Il “fenomeno” delle baby gang

Ed ecco che il termine baby gang diventa il paravento per banalizzare un fenomeno che istituzioni e amministrazioni fanno finta di non vedere, da anni. Le cronache di questi giorni raccontano di petardi scagliati contro i passanti, di furti e danneggiamenti nei frutteti, di atti vandalici nei confronti dei giochi per bambini all’interno di un parco pubblico. E ancora schiamazzi, disturbi alla quiete e danneggiamenti al patrimonio pubblico.

La criminalizzazione del fenomeno delle baby gang

Non si tratta di semplici ragazzate, ma questi episodi non possono essere assimilabili alle rapine e alle minacce, sempre da parte di 14 anni, con tanto di coltello di 10 centimetri. Un fatto, quest’ultimo, talmente grave da spingere alcuni genitori della periferia di Milano a costituire dei comitati di quartiere. Due piani diversi, certamente figli dello stesso tempo, ma non sovrapponibili, se non in una logica di prevenzione.

Associare il disagio e il degrado giovanile alla criminalità e alla violenza dei “Guerrieri della notte” o di “Arancia meccanica” non è solo stupido, ma pericoloso.

Perché da una parte confonde i cittadini e le comunità locali, dall’altra non fa altro che deresponsabilizzare la nostra società sul piano dell’educazione, dell’ascolto e del dialogo con le nuove generazioni.

Adulto: cosa puoi fare tu

Cosa può fare un adulto? Bisogna interrogarsi du questi punti:

  • Quali certezze, prospettive e opportunità stiamo consegnando ai nostri figli?
  • Ci stiamo davvero occupando di loro o, più semplicemente, lasciamo che trovino da soli la strada per diventare grandi?
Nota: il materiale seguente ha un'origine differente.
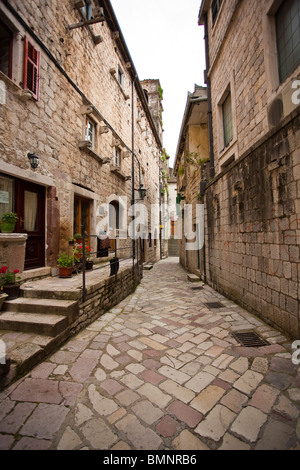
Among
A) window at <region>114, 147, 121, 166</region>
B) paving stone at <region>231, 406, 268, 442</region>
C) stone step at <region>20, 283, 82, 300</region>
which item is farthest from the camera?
window at <region>114, 147, 121, 166</region>

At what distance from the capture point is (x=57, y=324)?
2824 millimetres

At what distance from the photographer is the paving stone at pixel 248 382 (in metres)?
2.03

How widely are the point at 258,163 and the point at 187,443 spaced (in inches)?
156

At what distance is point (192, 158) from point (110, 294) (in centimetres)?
723

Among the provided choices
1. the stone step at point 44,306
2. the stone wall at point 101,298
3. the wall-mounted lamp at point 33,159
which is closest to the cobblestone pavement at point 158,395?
the stone wall at point 101,298

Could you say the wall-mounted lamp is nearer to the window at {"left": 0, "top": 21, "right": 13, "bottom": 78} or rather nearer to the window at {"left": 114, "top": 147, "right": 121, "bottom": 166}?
the window at {"left": 0, "top": 21, "right": 13, "bottom": 78}

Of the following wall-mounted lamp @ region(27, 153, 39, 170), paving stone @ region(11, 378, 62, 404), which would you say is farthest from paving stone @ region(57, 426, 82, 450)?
wall-mounted lamp @ region(27, 153, 39, 170)

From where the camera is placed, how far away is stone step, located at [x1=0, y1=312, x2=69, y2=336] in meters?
2.78

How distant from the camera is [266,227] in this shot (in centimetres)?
357

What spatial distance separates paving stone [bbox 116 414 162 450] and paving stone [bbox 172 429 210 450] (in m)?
0.13

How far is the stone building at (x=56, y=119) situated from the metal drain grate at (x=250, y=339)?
3772 millimetres

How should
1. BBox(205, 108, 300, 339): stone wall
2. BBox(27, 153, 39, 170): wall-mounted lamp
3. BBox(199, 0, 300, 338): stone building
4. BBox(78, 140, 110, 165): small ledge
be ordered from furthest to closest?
BBox(78, 140, 110, 165): small ledge < BBox(27, 153, 39, 170): wall-mounted lamp < BBox(199, 0, 300, 338): stone building < BBox(205, 108, 300, 339): stone wall
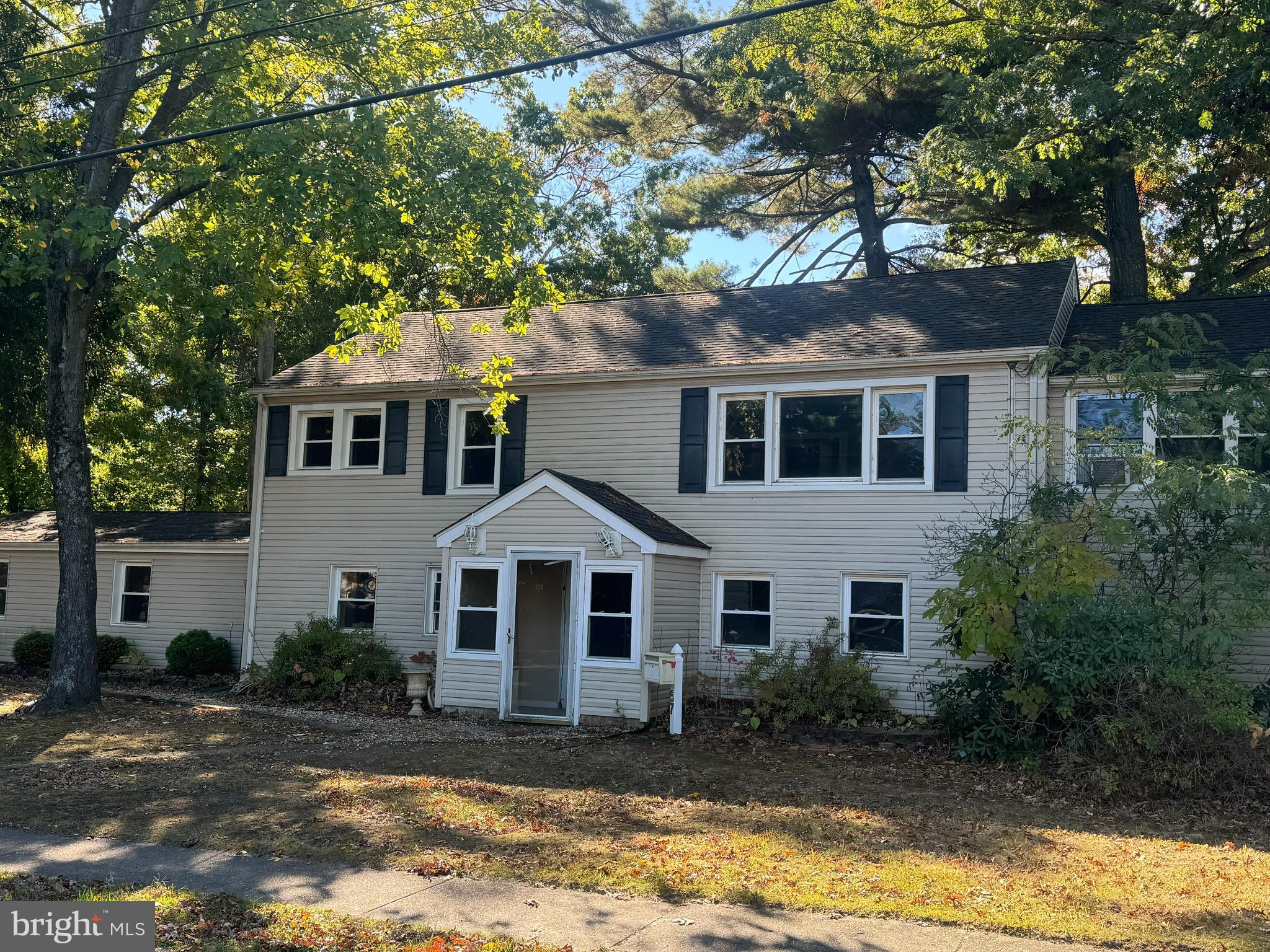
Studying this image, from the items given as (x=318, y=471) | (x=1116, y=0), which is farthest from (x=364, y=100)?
(x=1116, y=0)

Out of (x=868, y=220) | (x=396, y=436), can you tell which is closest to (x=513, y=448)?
(x=396, y=436)

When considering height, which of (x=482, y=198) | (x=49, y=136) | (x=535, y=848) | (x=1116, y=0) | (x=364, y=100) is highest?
(x=1116, y=0)

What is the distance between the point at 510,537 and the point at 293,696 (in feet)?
15.9

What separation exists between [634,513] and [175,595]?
35.3 ft

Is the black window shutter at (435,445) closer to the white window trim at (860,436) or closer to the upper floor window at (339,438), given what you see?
the upper floor window at (339,438)

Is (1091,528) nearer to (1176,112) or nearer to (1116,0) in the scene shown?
(1176,112)

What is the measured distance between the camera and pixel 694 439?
16.4 meters

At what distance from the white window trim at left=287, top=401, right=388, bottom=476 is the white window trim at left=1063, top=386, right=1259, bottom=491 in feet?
35.8

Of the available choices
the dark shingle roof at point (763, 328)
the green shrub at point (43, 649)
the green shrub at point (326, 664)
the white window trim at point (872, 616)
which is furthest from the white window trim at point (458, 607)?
the green shrub at point (43, 649)

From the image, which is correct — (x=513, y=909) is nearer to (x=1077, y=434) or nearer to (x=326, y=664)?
(x=1077, y=434)

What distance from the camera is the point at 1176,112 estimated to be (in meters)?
17.7

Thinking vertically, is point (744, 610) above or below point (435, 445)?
below

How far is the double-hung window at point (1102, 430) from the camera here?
12930 mm

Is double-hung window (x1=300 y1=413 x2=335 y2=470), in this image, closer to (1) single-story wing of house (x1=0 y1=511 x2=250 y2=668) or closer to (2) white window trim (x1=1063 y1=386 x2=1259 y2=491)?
(1) single-story wing of house (x1=0 y1=511 x2=250 y2=668)
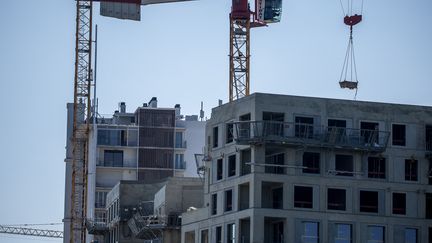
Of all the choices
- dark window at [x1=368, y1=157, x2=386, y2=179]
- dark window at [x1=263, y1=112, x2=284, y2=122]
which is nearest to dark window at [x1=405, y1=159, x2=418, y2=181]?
dark window at [x1=368, y1=157, x2=386, y2=179]

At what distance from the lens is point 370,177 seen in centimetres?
13600

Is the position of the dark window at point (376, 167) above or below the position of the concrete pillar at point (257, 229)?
above

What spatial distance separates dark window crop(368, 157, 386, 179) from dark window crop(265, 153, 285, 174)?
805 centimetres

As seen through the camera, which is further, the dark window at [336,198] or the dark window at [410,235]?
the dark window at [410,235]

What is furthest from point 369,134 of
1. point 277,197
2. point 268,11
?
point 268,11

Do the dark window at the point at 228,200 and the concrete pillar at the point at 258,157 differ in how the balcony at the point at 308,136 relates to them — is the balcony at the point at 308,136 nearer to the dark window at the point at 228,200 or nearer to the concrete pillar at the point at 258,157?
the concrete pillar at the point at 258,157

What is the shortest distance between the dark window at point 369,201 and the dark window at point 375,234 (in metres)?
1.56

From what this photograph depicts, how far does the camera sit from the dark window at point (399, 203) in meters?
136

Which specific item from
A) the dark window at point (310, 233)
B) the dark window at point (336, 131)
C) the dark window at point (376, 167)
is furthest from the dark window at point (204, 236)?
the dark window at point (376, 167)

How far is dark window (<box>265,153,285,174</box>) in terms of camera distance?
438ft

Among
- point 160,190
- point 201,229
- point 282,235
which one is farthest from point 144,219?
point 282,235

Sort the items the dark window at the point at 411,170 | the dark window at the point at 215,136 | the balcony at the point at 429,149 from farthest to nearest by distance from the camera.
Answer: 1. the dark window at the point at 215,136
2. the dark window at the point at 411,170
3. the balcony at the point at 429,149

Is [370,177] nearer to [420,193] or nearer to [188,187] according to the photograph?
[420,193]

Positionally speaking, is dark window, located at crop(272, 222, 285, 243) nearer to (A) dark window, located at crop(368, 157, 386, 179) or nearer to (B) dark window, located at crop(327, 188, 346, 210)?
(B) dark window, located at crop(327, 188, 346, 210)
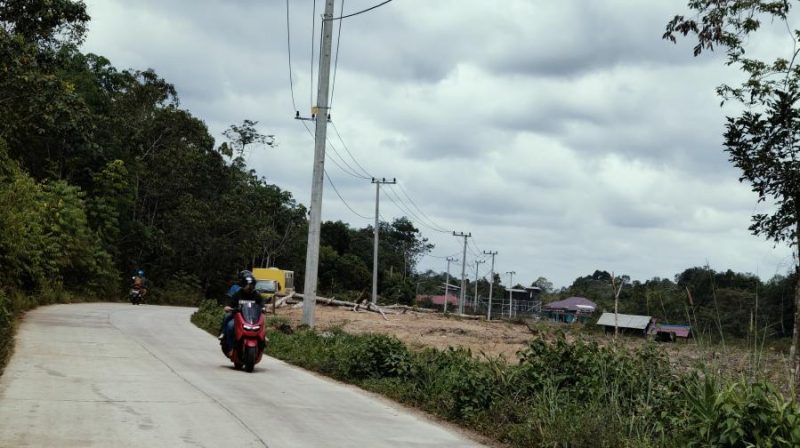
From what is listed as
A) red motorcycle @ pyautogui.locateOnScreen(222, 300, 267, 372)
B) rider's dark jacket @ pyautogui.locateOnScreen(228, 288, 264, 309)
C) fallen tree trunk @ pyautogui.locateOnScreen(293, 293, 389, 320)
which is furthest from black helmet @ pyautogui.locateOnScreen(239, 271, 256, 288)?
fallen tree trunk @ pyautogui.locateOnScreen(293, 293, 389, 320)

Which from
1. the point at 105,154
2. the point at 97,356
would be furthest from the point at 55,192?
the point at 97,356

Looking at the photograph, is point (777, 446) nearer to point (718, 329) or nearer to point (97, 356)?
point (718, 329)

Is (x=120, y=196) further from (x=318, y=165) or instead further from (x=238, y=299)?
(x=238, y=299)

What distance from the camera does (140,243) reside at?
49.4 m

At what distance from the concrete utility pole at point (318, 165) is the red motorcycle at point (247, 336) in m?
7.17

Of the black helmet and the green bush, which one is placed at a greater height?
the black helmet

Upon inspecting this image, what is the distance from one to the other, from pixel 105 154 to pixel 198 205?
8.76m

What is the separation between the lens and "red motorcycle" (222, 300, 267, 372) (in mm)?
11609

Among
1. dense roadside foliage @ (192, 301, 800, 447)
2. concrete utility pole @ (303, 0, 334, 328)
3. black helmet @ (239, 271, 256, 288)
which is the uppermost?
concrete utility pole @ (303, 0, 334, 328)

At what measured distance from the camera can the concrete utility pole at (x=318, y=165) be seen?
19.3 metres

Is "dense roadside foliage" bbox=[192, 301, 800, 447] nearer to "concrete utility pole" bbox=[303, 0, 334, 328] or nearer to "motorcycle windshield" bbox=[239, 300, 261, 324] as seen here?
"motorcycle windshield" bbox=[239, 300, 261, 324]

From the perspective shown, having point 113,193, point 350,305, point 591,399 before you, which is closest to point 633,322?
point 591,399

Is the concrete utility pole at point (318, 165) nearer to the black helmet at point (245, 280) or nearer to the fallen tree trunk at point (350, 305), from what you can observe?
the black helmet at point (245, 280)

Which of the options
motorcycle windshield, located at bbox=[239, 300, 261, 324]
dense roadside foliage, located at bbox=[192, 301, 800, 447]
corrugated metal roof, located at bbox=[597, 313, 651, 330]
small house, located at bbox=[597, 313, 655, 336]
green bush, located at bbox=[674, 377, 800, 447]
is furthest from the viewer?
motorcycle windshield, located at bbox=[239, 300, 261, 324]
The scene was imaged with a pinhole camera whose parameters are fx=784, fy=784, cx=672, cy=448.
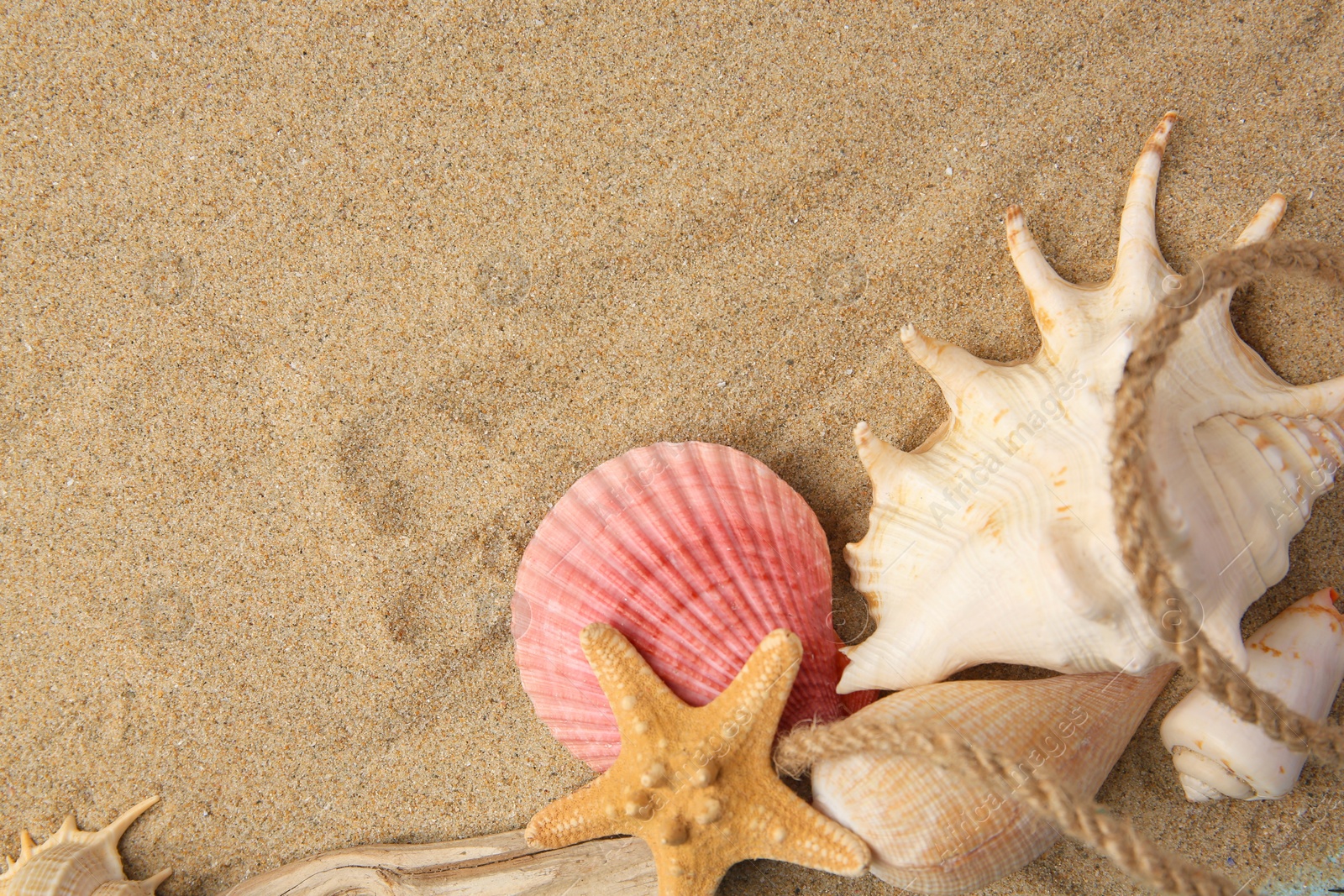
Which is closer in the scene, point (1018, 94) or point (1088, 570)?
point (1088, 570)

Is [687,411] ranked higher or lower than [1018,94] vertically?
lower

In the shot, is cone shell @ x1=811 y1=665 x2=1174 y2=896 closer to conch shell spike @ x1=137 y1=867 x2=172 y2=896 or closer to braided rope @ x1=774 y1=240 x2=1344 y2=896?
braided rope @ x1=774 y1=240 x2=1344 y2=896

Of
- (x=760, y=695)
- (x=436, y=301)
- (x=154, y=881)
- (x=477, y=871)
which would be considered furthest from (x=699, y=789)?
(x=154, y=881)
Un percorso di crescita che, nella pratica di tutti i giorni, viene impostato come un navigatore dal web e dai social network, in totale autonomia rispetto ai genitori.


E se riprendessimo per mano questi nostri ragazzi? Se iniziassimo un dialogo, facendoci prima di tutto silenzio e ascolto, sui loro sogni e le loro paure? Se costruissimo delle alternative al bighellonare dopo la scuola o durante le lunghissime e vuote estati nelle metropoli?

Le chiavi di quel futuro che, a parole, promettiamo di consegnare ai giovani sono sempre nelle nostre tasche, perché l’attuale classe dirigente intende continuare a guidare, anche quando dovrebbe fare posto e assumere quel ruolo fondamentale di navigatore, che le generazioni precedenti hanno rappresentato in passato.

Invece, nel viaggio della vita moltissimi giovani, dai pre adolescenti fino ai trentenni, restano intrappolati nel ruolo di passeggeri; senza decidere, senza svoltare, senza sbagliare e ripartire.

Una visione del futuro quasi inevitabile, se non agiamo sul presente facendo leva su quei presidi educativi che da troppo tempo chiedono di essere aggiornati e supportati o, forse, completamente ripensati. Scuola, servizi alla famiglia, spazi e risorse per bambini e ragazzi; nuove attività extra scolastiche e, soprattutto, un nuovo tempo verbale: perché il presente è l’unica strada possibile verso il futuro.